L’assemblée Nationale a adopté mardi 28 octobre, en première lecture, le projet de loi de financement de la Sécurité Sociale. Ce projet, porté par Marisol Touraine, ministre de la Santé, prévoit une réforme des contrats d’assurance santé dits « responsables ». Ces contrats avaient été créés en 2005 pour accompagner le parcours de soin.

 Ce qui va changer en 2015

Deux tendances majeures s’opposent dans la nouvelle réforme : une amélioration de la prise en charge sur certaines prestations et une limitation drastique des remboursements sur d’autres actes. Tout d’abord, pour prétendre à la qualification de responsable, les contrats d’assurance santé devront désormais garantir un panier de soins minimum.
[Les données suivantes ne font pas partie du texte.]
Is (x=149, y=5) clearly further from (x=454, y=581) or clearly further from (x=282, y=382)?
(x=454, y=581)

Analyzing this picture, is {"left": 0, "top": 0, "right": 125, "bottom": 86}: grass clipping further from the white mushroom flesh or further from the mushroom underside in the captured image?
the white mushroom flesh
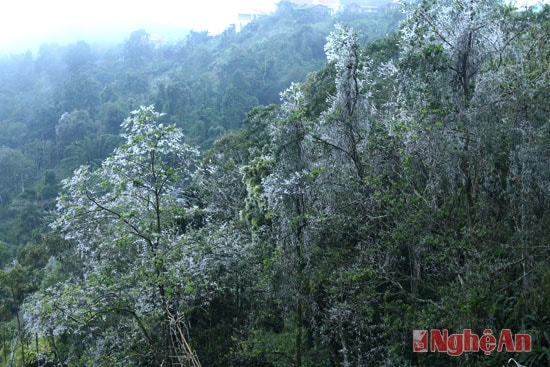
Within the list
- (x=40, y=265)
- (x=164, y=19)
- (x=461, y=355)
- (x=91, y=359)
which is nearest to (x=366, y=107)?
(x=461, y=355)

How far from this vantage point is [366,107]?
216 inches

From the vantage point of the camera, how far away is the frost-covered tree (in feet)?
15.9

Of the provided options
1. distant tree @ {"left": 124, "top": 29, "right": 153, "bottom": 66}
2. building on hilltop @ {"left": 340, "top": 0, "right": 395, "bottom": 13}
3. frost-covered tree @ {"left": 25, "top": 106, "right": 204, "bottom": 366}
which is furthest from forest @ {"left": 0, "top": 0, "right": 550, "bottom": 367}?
building on hilltop @ {"left": 340, "top": 0, "right": 395, "bottom": 13}

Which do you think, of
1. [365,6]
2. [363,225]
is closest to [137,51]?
[365,6]

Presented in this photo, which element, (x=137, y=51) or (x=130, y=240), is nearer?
(x=130, y=240)

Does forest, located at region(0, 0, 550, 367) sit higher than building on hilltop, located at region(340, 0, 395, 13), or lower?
lower

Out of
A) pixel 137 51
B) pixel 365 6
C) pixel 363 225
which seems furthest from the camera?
pixel 365 6

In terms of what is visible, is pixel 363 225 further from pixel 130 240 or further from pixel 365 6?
pixel 365 6

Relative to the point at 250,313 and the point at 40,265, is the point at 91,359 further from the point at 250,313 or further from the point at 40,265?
the point at 40,265

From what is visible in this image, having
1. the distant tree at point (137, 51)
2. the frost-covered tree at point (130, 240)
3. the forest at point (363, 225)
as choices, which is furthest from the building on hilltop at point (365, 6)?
the frost-covered tree at point (130, 240)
Outre le remboursement du ticket modérateur dans le cadre du parcours de soins, certains postes de dépense, qui n’étaient pas ciblés par le décret de 2005 devront être pris en charge. Ainsi le forfait journalier hospitalier devra être inclus dans les contrats, et ce, sans condition de restriction sur la durée d’hospitalisation. De même, en optique et en dentaire, des prestations minimales seront imposées aux assureurs. A l’inverse, la couverture de nombreuses prestations se voit limitée par la réforme. Avec pour objectif affiché de limiter les dépassements d’honoraires pratiqués par les médecins, le décret en limite le remboursement à 125% du tarif de la Sécurité Sociale. Faute d’appliquer ce point, les contrats d’assurance ne pourront plus bénéficier des mesures fiscales incitatives. En optique également les prestations sont strictement encadrées : une prise en charge minimale est garantie par le décret, mais cette prise en charge ne peut dépasser certains montants (470€ pour une paire de lunettes à verres simples, 750€ pour des verres complexes et 850€ pour des verres très complexes). L’optique étant l’un des éléments les plus décisifs dans le choix d’une complémentaire santé, c’est le point de la réforme qui mécontente le plus à la fois les assureurs et les assurés.
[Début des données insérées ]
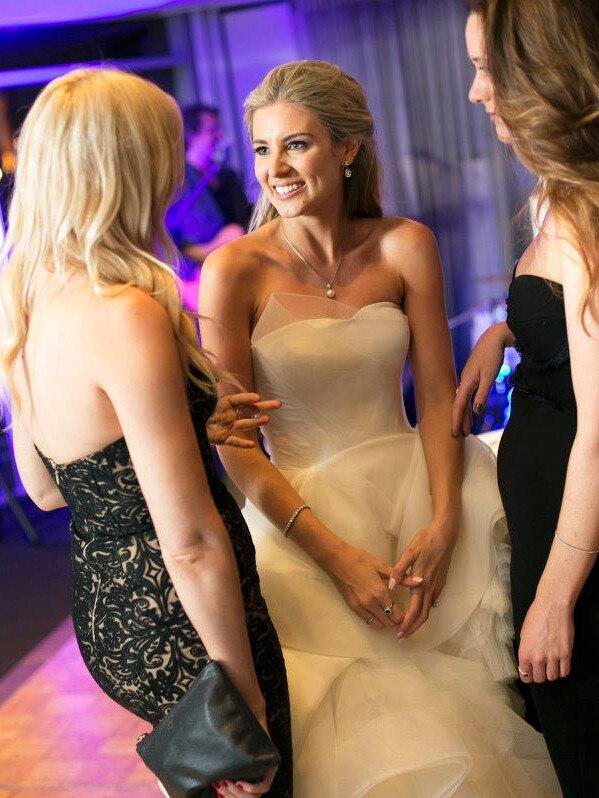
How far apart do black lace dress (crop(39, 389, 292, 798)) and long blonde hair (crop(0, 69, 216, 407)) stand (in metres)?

L’objet du mécontentement des professionnels du secteur

Et c’est justement le caractère dual de cette mesure qui est au cœur des préoccupations des professionnels de l’assurance qui redoutent un double effet négatif sur les assurés. D’un côté, la prise en charge obligatoire de certains risques qui n’étaient pas couverts auparavant va indubitablement avoir un impact à la hausse sur le tarif de base des assurances complémentaires. De l’autre côté, limités par des plafonds de prise en charge, les assureurs ne seront plus libres de pratiquer les remboursements dont ils étaient coutumiers.  Ainsi, le CSCA, dans un communiqué de trois pages, met en garde l’exécutif contre une mesure dont « la facture, pour les assurés sociaux, et notamment les classes moyennes, va, à court terme, être très lourde ». En effet, le syndicat émet de réelles réserves quant à la capacité de ce texte à limiter les dépassements d’honoraires pratiqués par les médecins. La part des frais médicaux restant à la charge des assurés va donc fortement augmenter.

Avec les mesures annoncées par le gouvernement, les assurés devront donc payer des polices d’assurance santé plus chères pour des prestations moindres. Dans le même temps, les assureurs verront leur activité toujours plus encadrée.